Significance: A new l-asparaginase–based therapy is less toxic compared with FDA-approved high l-glutaminase enzymes Cancer Res; 78(6); 1549–60. ©2018 AACR.

Bacterial l-asparaginases are enzymes with dual activities. The predominant one, the l-asparaginase activity that gives these enzymes their name, is the ability to hydrolyze the amino acid l-asparagine (Asn) into l-aspartic acid (Asp) and ammonia. The secondary activity present in l-asparaginases is an l-glutaminase activity, which drives hydrolysis of l-glutamine (Gln) to l-glutamic acid (Glu) and ammonia. For the FDA-approved l-asparaginases [Escherichia coli (EcA) and Erwinia chrysanthemi (ErA), approved in 1978 and 2011, respectively], the l-glutaminase activity ranges from 2% to 10% of their primary l-asparaginase activity (1). The dual l-asparaginase and l-glutaminase property of EcA and ErA is expected to manifest itself in the depletion of both Asn and Gln in the patient's blood, a notion that is supported by several studies (2–5).

The anticancer effect of l-asparaginase is believed to be predominantly due to the depletion of Asn from the blood. Indeed, leukemic blasts from acute lymphoblastic leukemia (ALL) patients completely depend on scavenging Asn from the blood, as they lack or display very low levels of the asparagine synthetase (ASNS) enzyme (6–8). In contrast, the clinical importance of the l-glutaminase activity present in all FDA-approved versions of l-asparaginases is still under debate, with conflicting reports in the literature about its putative antileukemic effect (9, 10). On one hand, pharmacodynamic analyses showed that deamination of Gln is critically required for optimal Asn deamination (2) and other more recent studies indicated contribution of l-glutaminase activity to the cytotoxicity of l-asparaginase on leukemic cells (10, 11). In contrast, others have found that the l-glutaminase activity is not required for the drug's in vitro anticancer effect, as long as the ALL cells lack ASNS (9).

Common side effects in patients treated with l-asparaginases, in addition to an immune response against the bacterial enzymes, include hepatotoxicity, hyperglycemia, dyslipidemia, perturbations in blood coagulation factors, and pancreatitis (12–14). Several clinical studies have documented the Gln depletion resulting from the l-glutaminase coactivity of current l-asparaginase preparations (4, 15, 16), and suggested that the aforementioned side effects can, at least in part, be attributed to this property of the drugs.
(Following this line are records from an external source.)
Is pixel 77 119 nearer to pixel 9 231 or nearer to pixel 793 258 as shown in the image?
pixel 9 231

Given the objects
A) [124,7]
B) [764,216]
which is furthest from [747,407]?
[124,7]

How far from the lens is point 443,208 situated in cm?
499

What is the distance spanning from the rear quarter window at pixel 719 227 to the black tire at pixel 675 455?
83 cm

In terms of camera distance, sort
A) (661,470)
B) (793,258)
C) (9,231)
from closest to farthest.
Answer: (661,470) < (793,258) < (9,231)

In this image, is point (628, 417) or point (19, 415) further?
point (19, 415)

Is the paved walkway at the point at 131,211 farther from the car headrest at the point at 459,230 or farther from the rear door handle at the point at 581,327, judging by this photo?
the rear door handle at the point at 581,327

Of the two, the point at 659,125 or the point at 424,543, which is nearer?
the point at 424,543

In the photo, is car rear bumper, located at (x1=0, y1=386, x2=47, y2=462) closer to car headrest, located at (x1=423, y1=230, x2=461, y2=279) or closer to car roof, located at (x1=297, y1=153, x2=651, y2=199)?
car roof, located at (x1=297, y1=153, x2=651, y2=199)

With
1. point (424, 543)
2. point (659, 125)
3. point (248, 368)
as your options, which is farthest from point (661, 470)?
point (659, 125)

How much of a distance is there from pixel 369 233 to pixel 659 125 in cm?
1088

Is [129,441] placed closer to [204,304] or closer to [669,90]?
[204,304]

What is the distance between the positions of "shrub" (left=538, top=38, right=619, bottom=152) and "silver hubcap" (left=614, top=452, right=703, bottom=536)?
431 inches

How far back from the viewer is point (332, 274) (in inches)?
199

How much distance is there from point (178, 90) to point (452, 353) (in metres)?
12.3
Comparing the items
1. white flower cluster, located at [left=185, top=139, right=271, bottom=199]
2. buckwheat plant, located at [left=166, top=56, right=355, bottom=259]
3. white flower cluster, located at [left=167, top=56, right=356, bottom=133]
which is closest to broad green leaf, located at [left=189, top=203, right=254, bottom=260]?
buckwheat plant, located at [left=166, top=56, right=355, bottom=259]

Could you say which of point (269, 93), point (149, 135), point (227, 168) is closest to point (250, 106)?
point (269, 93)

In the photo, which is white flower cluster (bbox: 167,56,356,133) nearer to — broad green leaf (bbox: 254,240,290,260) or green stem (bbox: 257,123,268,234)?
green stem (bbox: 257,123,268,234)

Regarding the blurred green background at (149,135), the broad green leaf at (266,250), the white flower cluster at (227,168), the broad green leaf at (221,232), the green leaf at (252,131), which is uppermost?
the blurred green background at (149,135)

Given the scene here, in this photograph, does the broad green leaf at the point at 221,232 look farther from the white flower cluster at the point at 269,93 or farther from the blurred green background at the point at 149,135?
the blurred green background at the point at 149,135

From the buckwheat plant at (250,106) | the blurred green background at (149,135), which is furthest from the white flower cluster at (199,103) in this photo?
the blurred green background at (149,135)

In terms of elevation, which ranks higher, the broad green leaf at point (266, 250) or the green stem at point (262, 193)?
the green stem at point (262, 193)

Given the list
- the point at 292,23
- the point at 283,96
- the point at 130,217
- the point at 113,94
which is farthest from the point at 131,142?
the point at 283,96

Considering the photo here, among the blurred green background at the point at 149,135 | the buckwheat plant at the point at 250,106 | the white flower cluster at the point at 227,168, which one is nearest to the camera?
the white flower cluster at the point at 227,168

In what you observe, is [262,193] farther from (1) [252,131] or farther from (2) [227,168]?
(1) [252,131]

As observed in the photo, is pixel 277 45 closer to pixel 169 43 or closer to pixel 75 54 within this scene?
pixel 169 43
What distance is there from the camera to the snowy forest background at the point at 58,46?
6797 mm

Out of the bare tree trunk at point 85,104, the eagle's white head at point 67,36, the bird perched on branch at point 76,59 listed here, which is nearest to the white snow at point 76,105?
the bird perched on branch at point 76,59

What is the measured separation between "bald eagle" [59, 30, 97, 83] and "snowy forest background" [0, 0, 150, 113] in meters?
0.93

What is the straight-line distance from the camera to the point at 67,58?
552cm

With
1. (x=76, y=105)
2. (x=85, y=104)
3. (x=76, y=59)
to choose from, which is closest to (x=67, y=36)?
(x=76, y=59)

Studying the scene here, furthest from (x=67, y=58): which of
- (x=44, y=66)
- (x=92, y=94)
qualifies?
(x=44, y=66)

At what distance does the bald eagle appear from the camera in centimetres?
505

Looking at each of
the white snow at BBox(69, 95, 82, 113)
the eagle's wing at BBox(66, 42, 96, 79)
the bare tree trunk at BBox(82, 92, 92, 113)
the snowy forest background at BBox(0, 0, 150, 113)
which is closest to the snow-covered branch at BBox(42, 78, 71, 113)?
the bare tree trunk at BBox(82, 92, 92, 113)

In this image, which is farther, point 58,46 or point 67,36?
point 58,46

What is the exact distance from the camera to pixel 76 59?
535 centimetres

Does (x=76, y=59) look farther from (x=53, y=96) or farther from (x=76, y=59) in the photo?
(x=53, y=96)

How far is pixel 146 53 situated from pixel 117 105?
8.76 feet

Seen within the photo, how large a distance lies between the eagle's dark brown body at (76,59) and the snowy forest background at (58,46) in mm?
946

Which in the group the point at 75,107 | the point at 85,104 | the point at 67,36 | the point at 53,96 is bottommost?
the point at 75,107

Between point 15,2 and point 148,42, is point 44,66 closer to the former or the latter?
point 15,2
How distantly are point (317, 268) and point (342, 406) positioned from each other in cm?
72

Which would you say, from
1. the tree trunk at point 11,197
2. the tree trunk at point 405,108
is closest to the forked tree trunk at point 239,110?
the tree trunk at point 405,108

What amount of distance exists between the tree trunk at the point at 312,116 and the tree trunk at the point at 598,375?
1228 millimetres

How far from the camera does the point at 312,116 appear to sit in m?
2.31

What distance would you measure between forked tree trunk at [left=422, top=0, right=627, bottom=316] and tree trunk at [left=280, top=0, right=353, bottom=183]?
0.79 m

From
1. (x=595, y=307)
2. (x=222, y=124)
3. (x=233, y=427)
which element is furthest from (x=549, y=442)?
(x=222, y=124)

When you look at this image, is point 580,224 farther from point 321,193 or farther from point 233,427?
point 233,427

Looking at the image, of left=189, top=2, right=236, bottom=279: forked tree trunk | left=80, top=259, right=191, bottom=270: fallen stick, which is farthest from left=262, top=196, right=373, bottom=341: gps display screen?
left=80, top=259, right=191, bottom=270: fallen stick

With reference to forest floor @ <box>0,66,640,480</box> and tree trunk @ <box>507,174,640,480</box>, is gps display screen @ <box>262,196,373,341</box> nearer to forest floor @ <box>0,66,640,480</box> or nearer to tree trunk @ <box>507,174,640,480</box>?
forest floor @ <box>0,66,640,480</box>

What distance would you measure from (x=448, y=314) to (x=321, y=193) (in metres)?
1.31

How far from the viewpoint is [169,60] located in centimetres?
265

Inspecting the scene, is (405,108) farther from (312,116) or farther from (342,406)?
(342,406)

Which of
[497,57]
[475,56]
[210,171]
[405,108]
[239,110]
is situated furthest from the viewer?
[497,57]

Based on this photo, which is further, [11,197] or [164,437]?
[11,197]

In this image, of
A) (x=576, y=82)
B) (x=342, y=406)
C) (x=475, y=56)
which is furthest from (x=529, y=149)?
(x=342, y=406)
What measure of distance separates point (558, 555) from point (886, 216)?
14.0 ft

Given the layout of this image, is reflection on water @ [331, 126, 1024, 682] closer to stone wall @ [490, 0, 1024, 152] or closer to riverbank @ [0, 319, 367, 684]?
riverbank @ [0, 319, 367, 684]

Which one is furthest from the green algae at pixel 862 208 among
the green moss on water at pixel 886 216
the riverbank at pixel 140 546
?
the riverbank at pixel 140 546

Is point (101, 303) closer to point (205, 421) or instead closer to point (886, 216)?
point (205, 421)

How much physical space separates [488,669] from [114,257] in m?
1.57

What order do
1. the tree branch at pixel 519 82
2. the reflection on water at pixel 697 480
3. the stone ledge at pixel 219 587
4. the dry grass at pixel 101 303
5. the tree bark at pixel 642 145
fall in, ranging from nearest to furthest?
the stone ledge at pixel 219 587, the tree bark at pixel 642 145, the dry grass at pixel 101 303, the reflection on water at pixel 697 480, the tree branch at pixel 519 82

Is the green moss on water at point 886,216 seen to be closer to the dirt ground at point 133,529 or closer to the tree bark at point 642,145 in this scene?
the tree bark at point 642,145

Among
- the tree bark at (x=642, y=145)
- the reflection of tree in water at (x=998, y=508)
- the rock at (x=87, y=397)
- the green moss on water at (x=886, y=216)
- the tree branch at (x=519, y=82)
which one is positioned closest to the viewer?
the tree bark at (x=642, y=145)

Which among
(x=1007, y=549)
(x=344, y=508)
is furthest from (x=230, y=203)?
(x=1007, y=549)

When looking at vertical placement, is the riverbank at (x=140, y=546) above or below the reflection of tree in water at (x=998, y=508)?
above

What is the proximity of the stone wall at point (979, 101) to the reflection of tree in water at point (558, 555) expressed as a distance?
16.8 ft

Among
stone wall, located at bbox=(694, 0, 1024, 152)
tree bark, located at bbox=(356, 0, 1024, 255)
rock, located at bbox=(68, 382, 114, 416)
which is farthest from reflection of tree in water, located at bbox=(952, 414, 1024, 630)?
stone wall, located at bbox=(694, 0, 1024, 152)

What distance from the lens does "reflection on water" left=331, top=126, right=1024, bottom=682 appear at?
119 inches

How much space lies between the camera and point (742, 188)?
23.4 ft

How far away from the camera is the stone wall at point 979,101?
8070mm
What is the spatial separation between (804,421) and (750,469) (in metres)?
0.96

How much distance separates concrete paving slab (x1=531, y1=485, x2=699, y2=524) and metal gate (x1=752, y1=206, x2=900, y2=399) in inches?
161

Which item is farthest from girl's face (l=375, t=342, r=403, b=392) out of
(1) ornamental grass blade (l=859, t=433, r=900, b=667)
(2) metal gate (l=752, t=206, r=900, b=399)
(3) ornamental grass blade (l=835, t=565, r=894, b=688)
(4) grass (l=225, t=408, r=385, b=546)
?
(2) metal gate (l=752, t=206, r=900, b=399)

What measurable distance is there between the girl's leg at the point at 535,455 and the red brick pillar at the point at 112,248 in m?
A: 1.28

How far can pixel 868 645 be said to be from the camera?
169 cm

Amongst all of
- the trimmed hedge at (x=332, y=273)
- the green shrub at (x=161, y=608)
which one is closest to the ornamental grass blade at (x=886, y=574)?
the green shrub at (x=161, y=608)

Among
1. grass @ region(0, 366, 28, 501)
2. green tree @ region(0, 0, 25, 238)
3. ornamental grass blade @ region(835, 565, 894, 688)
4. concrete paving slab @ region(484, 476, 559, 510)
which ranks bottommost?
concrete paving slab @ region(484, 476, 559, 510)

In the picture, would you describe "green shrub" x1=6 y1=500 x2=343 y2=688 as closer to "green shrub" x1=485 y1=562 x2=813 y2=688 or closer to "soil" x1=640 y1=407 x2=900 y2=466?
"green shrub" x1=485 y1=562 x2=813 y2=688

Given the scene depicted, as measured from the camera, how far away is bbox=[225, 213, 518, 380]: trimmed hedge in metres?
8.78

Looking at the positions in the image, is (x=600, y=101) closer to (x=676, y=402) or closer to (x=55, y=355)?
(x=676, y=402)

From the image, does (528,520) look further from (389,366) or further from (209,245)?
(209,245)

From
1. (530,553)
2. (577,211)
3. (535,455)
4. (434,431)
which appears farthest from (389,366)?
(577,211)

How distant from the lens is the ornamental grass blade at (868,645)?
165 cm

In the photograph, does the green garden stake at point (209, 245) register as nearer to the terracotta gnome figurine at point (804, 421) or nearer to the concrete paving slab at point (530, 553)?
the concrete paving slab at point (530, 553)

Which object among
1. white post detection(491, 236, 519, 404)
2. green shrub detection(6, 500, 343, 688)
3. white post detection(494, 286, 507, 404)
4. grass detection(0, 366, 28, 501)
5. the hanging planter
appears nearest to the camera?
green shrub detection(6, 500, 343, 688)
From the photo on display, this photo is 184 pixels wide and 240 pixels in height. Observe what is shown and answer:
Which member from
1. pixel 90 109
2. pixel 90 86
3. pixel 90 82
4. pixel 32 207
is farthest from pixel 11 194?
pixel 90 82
For example, a link between the l-glutaminase activity and the immunosuppressive effects of these drugs have been reported (17, 18), as well as its role in hepatotoxicity (19), which was proposed to be due to deleterious effects on Gln homeostasis (3). Likewise, Gln depletion could likely contribute significantly to the disrupted protein synthesis in the liver and spleen that is a cause of the coagulopathy aspects of drug toxicity (20). Moreover, hydrolysis of both Asn and Gln will produce ammonia as a byproduct of the reaction. However, given that Gln concentrations are much higher in the blood as compared with Asn, Gln hydrolysis will have a more profound effect on the eventual concentration of ammonia in the blood. Indeed, hyperammonemia has been observed in patients undergoing l-asparaginase treatment (16, 21–25), which has been associated with neurotoxicity.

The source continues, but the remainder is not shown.